[PROBLEM DETAILS] Print, exactly as they stand, the lines below from the one that has "b8b3fef61ce0 ... Vintage" to the one that has "Raw Nuts Premium Mix", inclusive, leaving out the pictures.

[GIVEN DATA]
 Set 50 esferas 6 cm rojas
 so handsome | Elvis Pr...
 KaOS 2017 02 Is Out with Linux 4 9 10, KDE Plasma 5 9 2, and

* * *

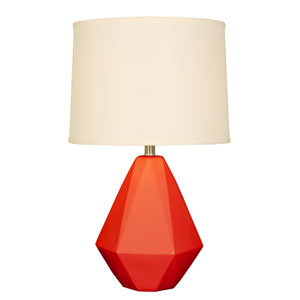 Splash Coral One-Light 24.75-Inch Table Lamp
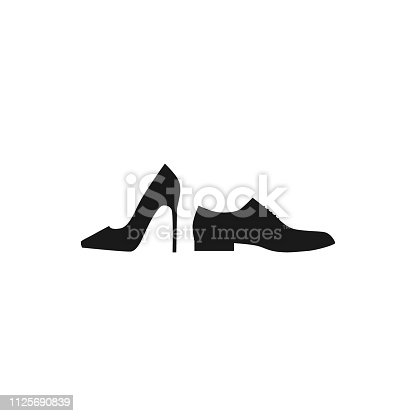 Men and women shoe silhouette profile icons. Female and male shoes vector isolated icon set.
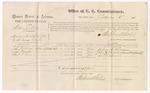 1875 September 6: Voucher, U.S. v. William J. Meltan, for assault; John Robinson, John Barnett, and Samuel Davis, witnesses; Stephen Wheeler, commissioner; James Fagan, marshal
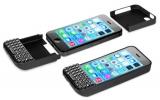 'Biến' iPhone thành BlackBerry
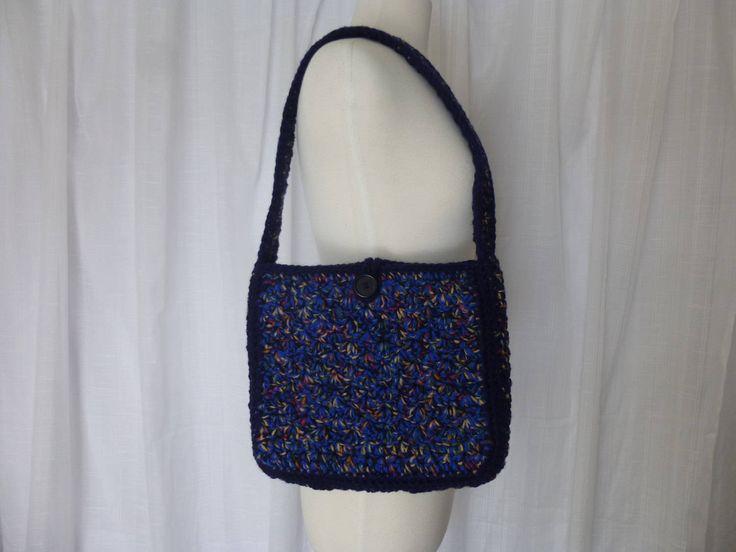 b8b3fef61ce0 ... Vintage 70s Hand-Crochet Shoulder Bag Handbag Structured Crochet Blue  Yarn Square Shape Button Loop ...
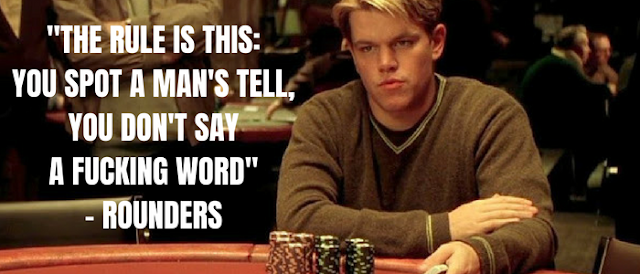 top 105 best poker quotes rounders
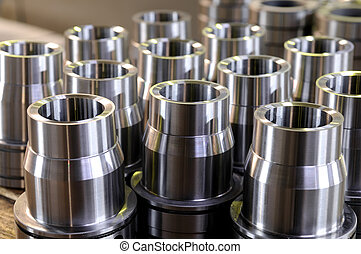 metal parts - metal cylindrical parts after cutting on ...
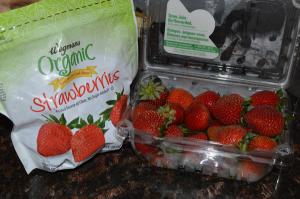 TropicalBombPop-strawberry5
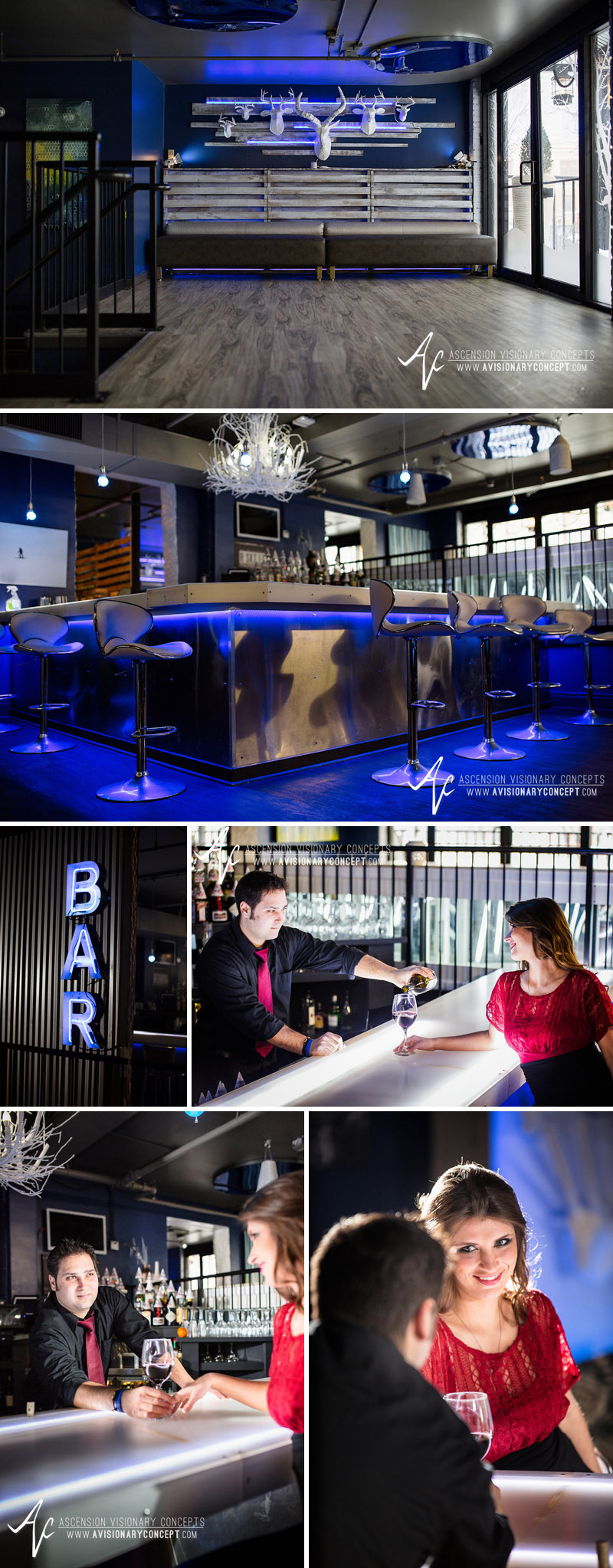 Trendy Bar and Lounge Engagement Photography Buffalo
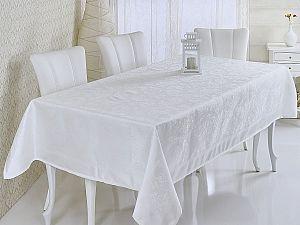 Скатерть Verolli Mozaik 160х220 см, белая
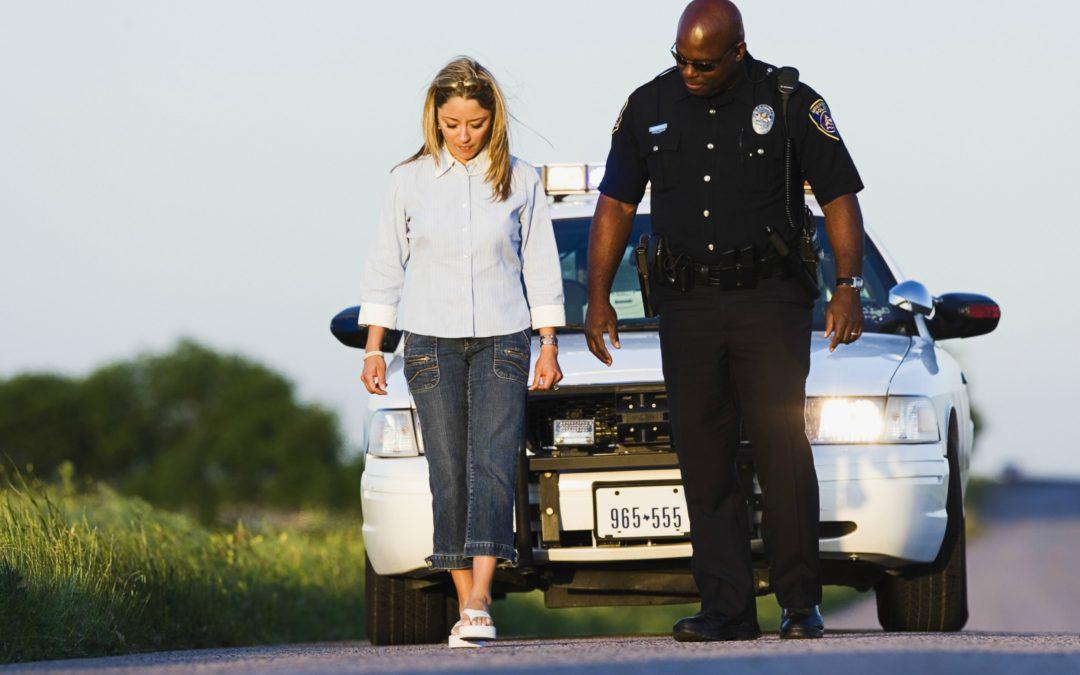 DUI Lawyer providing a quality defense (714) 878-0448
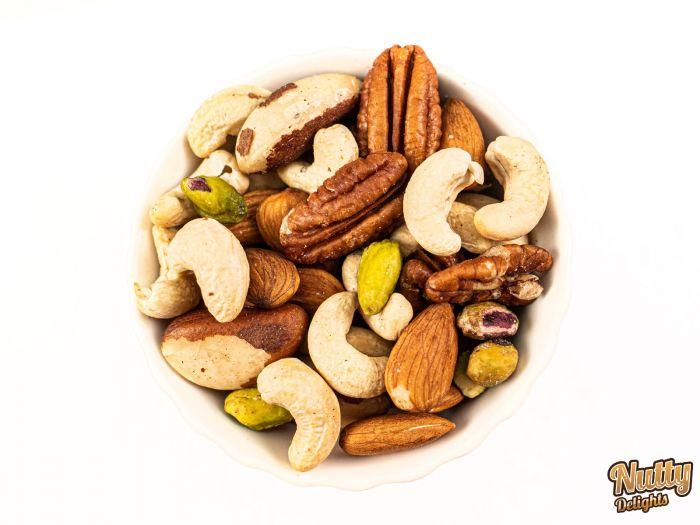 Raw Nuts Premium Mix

[RESULT OF THE TASK]
 b8b3fef61ce0 ... Vintage 70s Hand-Crochet Shoulder Bag Handbag Structured Crochet Blue  Yarn Square Shape Button Loop ...
 top 105 best poker quotes rounders
 metal parts - metal cylindrical parts after cutting on ...
 TropicalBombPop-strawberry5
 Trendy Bar and Lounge Engagement Photography Buffalo
 Скатерть Verolli Mozaik 160х220 см, белая
 DUI Lawyer providing a quality defense (714) 878-0448
 Raw Nuts Premium Mix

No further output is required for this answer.